▸ ФРАГМЕНТ СТРАНИЦЫ
——

С матерью взяли с собой катушки ниток, одна катушка оценивалась как одно ведро картошки, нитки меня выручали.
В конце сентября 1943 года приехала комиссия по отбору подростков для мобилизации в Ленинград на восстановление города и очистки от нечистот. Отобрали 29 человек и одну воспитательницу, нас уже готовили к отъезду. Шили ватники, шлемы из клетчатого ситца, фамилии и имена вышивали сами, варежки, всем дали новые валенки, ноги заворачивали в тряпки — онучи, белье нижнее мальчиковое. Испекли каждому по караваю.
На всех выдали 5 мешков репчатого лука, полмешка картошки и немного угля.
В поезде раненые солдаты нам очень хорошо помогали, давали эмалированное ведро супа-заварухи на всех, лук репчатый пекли на буржуйке. Очень часто наш поезд ставили на запасный путь. Недалеко от Тихвина стояли долго — все дома вокруг сожжены, нам сказали, что тут в 4 км была передовая. Простаивали сутками, дров нет, угля нет, стали ломать доски, на которых спали. Возле Тихвина начальник состава подал команду: «Буржуйки затопить, из вагона не выходить!» Состав пошел, но не более суток, снова встали. Долго стояли под Ленинградом. Прибыли в Ленинград в декабре 1943 года.
Ленинград встретил сурово — темно, только маскировочные лампочки. Разместили нас в доме у Пяти углов, раньше тут была швейная фабрика, все швейные машины мы вытащили, потом их увезли. Спали по две девочки в одной постели, было очень много крыс, на одном матрасе спали, другим укрывались.
Сразу же включились в работу, дали нам мужчину-инвалида без одной ноги, но он был специалистом по строительству, восстанавливали стену на Можайской.
Мастер нас обучал всем хитростям составления раствора, потом показывал, как правильно укладывать кирпич, какие зазоры оставлять для раствора.
В начале января 1944 года нас собрали в зале, были директора ремесленных училищ и ФЗО. Директор училища №30 подошел ко мне и говорит: «Хочешь быть токарем? Работа интересная». Я дала согласие поступить в создавшуюся группу токарей.

——

Сохранённые записи данных
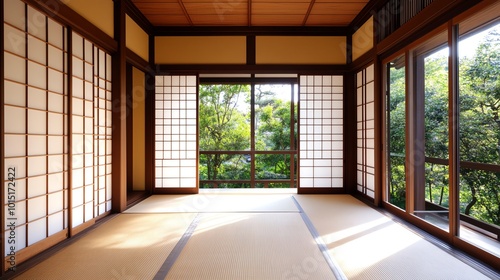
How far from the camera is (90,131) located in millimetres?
3326

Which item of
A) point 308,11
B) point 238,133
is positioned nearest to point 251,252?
point 308,11

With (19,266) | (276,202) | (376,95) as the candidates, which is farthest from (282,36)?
(19,266)

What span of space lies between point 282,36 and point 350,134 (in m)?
2.23

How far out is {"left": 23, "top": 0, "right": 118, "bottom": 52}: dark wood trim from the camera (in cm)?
248

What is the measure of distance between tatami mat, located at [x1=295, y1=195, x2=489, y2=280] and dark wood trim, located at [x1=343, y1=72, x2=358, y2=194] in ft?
4.33

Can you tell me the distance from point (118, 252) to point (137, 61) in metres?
3.12

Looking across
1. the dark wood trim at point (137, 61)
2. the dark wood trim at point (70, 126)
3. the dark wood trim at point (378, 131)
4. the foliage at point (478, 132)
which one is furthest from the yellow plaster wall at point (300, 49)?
the dark wood trim at point (70, 126)

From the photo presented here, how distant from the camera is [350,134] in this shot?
5129 millimetres

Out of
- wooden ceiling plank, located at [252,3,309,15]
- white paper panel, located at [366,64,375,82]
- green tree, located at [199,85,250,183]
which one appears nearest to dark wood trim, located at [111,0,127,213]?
wooden ceiling plank, located at [252,3,309,15]

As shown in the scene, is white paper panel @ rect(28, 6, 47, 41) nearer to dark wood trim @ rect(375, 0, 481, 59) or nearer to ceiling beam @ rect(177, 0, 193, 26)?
ceiling beam @ rect(177, 0, 193, 26)

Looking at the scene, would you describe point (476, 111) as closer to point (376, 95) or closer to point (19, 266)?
point (376, 95)

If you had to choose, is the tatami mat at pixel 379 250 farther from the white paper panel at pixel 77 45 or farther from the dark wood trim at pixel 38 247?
the white paper panel at pixel 77 45

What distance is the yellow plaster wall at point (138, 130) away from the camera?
16.8 feet

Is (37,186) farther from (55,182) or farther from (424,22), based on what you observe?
(424,22)
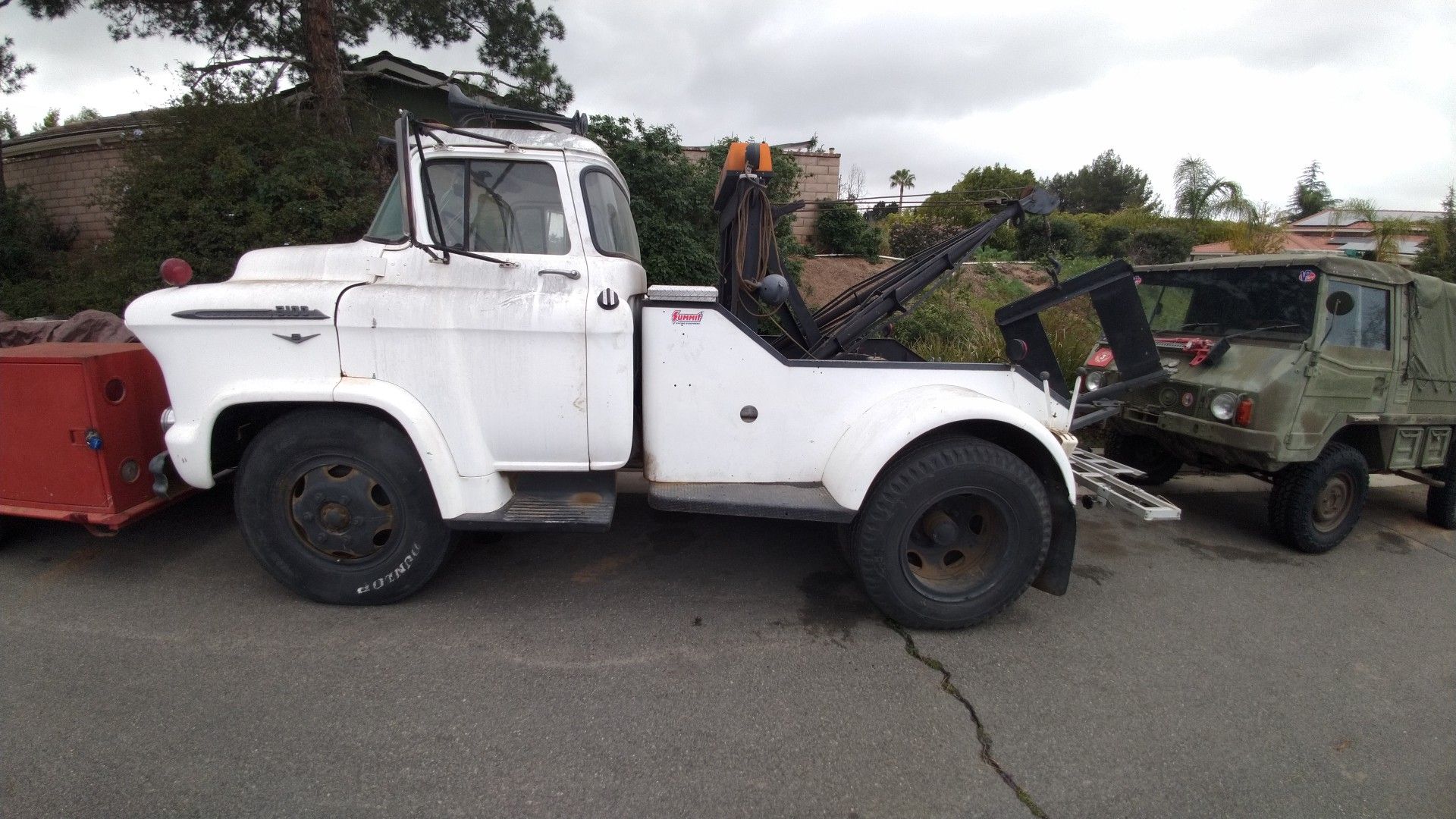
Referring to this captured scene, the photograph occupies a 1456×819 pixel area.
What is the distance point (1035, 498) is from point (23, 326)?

——

▸ ЗАДАНИЕ
Перепишите часть воспоминаний о восстановлении Ленинграда: всё от слов «В начале января» и вниз до слов «создавшуюся группу токарей.». Замените при этом «января» на «февраля».

▸ РЕШЕНИЕ ЗАДАНИЯ
В начале февраля 1944 года нас собрали в зале, были директора ремесленных училищ и ФЗО. Директор училища №30 подошел ко мне и говорит: «Хочешь быть токарем? Работа интересная». Я дала согласие поступить в создавшуюся группу токарей.